March 2011 | Issue 52
Delaware Chancery Court, when called upon to opine on the value of a business, has in recent years given pride of place to the discounted cash flow (DCF) method of valuation. A recent case, Muoio v. Hallmark, C.A. No. 4729-CC, March 9, 2011, serves notice that the Court’s reliance on the DCF method does not constitute blind acceptance.
Hallmark Cards, Inc. was the controlling stockholder of Crown Media Holdings, Inc., a cable media company. Hallmark was also Crown’s primary debt holder. For years, Crown was unable to make its debt payments, and was forced to obtain extensions on its debt from Hallmark.
In May of 2009, Hallmark proposed a recapitalization of Crown. Under the terms of the recapitalization, Hallmark would exchange its Crown debt for an increased percentage of Crown’s Class A common stock, new preferred stock and a new and smaller amount of debt with longer maturities. This would permit Crown to avoid default and bankruptcy.
In July of 2009, S. Muoio & Co. LLC, a Crown shareholder, filed an action in Delaware Chancery Court seeking to block or reverse the recapitalization. The Plaintiffs contended that the recapitalization would be consummated at an unfair price that drastically undervalued Crown. This, they said, would unfairly transfer significant value and voting power from the Crown minority stockholders to Hallmark.
Despite the lawsuit, the transaction closed in June, 2010. The parties ended up in Chancery Court in September.
The key valuation issue that the Court (C. Chandler) had to decide was whether the value of Crown exceeded the $1.2 billion of debt it had outstanding. The Plaintiffs asserted that it did, the Defendants that it did not.
Plaintiffs’ principal valuation expert, Daniel Schecter of L.E.K. Consulting, relied solely on a discounted cash flow analysis (DCF). He arrived at a valuation of $2.9 billion for the company. He had also performed two other valuation calculations, a comparable company analysis ($803 million) and a comparable transaction analysis ($1.3 billion). He rejected these two conclusions, however, as being “absurdly low” in comparison to his DCF analysis.
The Defendants presented the valuation testimony of three experts, Morgan Stanley, Houlihan and Jerry Hausman, an MIT professor. Morgan Stanley and Houlihan used multiple valuation methodologies, and both arrived at values for Crown that were less than the amount of Crown’s debt. Hauseman, a cable TV expert, testified that a DCF analysis is more reliable when it can be verified by alternative valuation methods.
The Court’s Reaction
The Court commented as follows on the valuation testimony: “Schechter’s single methodology valuation of Crown is roughly three times higher than any of the other valuations. The more robust approaches taken by Defendants’ experts and advisors, however, used multiple valuation methodologies and independently reached results that fell within the same range. Although there certainly may be circumstances where using only one valuation method is appropriate and reliable, this is not such a circumstance.”

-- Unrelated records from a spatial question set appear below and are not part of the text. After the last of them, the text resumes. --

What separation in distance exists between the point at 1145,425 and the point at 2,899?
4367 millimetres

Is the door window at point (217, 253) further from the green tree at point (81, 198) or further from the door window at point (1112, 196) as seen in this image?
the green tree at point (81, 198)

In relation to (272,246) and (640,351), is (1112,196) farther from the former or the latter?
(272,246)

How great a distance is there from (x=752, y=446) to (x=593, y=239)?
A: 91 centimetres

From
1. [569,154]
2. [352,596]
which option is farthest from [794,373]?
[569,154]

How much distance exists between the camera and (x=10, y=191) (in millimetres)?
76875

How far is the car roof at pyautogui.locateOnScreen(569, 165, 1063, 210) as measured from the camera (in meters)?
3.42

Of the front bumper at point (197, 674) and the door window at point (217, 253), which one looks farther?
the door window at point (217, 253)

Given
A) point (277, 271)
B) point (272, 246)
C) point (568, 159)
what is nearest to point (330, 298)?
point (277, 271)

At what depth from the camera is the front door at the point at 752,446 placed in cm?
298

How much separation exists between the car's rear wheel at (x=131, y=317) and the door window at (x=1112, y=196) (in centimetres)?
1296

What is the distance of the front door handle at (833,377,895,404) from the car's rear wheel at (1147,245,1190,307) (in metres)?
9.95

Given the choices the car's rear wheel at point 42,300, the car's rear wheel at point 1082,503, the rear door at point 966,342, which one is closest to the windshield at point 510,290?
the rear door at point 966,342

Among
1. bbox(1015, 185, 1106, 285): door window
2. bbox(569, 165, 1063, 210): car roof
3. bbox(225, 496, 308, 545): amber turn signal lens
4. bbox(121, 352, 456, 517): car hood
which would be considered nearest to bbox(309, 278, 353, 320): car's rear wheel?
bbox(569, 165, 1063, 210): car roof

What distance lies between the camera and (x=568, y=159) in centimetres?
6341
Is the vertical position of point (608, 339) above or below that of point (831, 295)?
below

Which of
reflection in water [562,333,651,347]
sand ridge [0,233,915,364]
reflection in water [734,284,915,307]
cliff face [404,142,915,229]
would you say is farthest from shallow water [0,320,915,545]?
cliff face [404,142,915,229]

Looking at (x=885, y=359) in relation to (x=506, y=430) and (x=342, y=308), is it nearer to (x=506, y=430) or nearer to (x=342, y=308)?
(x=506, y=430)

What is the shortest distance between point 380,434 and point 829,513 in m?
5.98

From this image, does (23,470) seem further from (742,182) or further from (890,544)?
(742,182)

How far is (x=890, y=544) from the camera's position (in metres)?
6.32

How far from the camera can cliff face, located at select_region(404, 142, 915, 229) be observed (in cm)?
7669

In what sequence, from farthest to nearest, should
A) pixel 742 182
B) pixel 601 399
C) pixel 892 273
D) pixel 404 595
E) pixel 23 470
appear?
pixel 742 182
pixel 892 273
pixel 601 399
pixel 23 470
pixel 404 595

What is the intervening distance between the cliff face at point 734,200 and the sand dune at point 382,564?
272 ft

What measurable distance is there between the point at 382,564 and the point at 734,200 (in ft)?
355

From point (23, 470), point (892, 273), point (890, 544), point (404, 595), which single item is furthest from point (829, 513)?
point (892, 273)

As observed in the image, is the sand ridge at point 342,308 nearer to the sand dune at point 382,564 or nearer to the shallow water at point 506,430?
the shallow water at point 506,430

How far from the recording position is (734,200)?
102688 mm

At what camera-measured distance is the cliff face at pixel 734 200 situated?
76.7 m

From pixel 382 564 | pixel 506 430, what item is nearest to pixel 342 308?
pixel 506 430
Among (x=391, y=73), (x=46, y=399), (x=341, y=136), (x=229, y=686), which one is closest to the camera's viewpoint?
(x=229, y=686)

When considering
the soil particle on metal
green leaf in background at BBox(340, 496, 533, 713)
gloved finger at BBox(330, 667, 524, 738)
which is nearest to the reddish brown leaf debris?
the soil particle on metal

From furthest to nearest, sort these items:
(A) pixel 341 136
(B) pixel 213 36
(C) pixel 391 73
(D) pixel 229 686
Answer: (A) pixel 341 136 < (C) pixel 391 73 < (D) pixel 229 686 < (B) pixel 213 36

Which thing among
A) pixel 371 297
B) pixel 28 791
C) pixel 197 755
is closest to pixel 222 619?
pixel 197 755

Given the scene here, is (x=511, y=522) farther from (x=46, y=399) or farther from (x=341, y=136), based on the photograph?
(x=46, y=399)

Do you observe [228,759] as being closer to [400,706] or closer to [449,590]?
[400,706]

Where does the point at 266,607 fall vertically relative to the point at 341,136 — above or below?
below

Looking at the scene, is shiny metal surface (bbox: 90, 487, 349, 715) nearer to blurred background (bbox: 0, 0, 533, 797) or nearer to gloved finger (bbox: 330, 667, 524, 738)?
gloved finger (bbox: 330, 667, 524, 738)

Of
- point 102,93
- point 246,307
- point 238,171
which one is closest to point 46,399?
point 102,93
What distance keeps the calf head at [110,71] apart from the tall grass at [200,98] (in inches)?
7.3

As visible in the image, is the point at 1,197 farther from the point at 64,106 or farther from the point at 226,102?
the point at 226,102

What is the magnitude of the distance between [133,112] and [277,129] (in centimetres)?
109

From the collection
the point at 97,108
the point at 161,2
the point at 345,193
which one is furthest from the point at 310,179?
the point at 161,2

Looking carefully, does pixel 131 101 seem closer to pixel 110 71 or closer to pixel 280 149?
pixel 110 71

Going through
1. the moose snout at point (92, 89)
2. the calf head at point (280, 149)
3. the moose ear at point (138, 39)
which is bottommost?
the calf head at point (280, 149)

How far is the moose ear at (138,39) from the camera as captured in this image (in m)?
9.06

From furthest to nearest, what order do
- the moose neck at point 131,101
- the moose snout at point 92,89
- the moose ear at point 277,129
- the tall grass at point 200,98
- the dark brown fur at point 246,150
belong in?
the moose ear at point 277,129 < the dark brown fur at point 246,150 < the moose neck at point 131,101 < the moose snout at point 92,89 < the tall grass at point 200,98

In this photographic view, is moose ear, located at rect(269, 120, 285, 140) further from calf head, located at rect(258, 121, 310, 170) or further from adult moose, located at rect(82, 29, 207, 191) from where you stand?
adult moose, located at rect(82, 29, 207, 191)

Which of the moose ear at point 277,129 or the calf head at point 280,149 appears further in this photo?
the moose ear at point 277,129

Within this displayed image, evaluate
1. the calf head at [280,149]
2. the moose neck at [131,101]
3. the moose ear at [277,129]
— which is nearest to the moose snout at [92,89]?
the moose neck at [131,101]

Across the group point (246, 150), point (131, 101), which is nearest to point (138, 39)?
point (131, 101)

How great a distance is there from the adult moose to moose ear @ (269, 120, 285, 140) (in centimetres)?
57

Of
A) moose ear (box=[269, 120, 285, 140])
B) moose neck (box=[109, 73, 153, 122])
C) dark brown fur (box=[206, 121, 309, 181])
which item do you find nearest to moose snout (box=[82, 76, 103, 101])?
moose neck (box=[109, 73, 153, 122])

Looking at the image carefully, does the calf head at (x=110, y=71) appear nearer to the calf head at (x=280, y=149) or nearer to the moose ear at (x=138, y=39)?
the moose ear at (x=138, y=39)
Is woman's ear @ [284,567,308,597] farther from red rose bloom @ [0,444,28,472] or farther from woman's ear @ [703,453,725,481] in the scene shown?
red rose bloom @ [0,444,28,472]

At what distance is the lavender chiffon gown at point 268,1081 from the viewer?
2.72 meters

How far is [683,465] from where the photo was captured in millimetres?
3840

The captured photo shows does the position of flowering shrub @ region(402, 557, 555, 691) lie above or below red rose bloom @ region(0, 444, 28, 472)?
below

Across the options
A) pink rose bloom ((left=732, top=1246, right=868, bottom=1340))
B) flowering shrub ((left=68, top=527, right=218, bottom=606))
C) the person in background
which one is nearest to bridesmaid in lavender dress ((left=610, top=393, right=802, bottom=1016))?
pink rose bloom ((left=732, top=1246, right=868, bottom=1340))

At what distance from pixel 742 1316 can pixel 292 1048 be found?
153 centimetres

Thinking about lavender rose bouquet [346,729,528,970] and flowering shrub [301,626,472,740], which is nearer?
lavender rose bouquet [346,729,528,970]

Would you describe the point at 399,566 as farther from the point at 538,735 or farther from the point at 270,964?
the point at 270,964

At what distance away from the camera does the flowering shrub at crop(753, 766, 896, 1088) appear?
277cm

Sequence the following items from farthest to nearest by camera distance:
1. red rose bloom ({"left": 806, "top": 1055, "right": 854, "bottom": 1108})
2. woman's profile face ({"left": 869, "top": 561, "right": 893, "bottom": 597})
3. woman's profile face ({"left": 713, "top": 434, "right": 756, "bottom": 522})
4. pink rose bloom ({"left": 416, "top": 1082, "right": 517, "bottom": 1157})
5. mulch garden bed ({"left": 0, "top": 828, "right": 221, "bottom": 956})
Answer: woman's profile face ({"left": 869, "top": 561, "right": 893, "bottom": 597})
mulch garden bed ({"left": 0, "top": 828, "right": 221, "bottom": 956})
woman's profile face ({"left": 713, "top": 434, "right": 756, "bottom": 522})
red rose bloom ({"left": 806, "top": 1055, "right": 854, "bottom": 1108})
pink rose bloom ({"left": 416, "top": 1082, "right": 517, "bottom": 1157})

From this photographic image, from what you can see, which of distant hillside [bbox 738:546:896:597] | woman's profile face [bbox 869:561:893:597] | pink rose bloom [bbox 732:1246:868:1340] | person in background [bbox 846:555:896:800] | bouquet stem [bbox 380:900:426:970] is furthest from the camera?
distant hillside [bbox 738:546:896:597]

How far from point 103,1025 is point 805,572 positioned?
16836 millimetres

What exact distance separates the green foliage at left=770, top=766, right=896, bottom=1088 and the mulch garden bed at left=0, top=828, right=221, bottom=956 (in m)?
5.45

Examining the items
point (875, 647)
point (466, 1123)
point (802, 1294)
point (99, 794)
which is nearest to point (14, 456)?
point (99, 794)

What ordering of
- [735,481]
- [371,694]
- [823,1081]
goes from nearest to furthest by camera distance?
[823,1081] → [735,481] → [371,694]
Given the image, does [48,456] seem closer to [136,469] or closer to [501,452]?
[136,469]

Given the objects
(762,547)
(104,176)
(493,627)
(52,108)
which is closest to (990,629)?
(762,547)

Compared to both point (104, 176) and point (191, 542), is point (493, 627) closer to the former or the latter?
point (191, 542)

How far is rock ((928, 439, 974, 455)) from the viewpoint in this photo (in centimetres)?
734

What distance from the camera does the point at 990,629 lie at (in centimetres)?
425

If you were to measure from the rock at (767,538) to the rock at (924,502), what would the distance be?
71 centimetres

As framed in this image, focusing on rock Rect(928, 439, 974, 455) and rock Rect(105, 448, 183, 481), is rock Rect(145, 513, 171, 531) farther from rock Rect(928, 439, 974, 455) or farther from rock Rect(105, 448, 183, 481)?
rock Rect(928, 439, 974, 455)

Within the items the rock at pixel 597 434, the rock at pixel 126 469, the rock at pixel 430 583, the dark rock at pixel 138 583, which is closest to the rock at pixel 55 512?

The Court’s opinion contains a chart (I call it the “Sore Thumb Chart”) which displays Schechter’s $2.9 billion valuation and contrasts it to sixteen other valuations or valuation indications, all falling within the range of $500 million to $1.3 billion. The Court commented as follows: “As the chart plainly reveals, Schechter’s sole valuation of Crown using his own DCF methodology was wildly divergent from all other valuations.”
The Court was also influenced by the fact that Schechter’s DCF ignored management’s contemporaneous projections and used his own “hypothetical and overly optimistic set of projections.”
Schechter was also faulted for not giving sufficient weight to the fact that Crown had been widely known to be “for sale” since 2005, and that no prospective buyer had indicated interest at a price remotely close to his value.
The Court concluded by acknowledging the fact that DCF valuations have featured prominently in the Delaware Chancery Court, because it is the approach that merits the greatest confidence within the financial community. The Court gives more credit and weight, however, to experts who apply multiple valuation techniques that support each other and serve as a cross-check.
Because the Plaintiffs’ expert failed to do this, and because Defendants’ experts proffered testimony that persuasively and thoroughly supported their valuation conclusion that Crown’s debt exceeded the value of the company, the Court concluded that the recapitalization was entirely fair.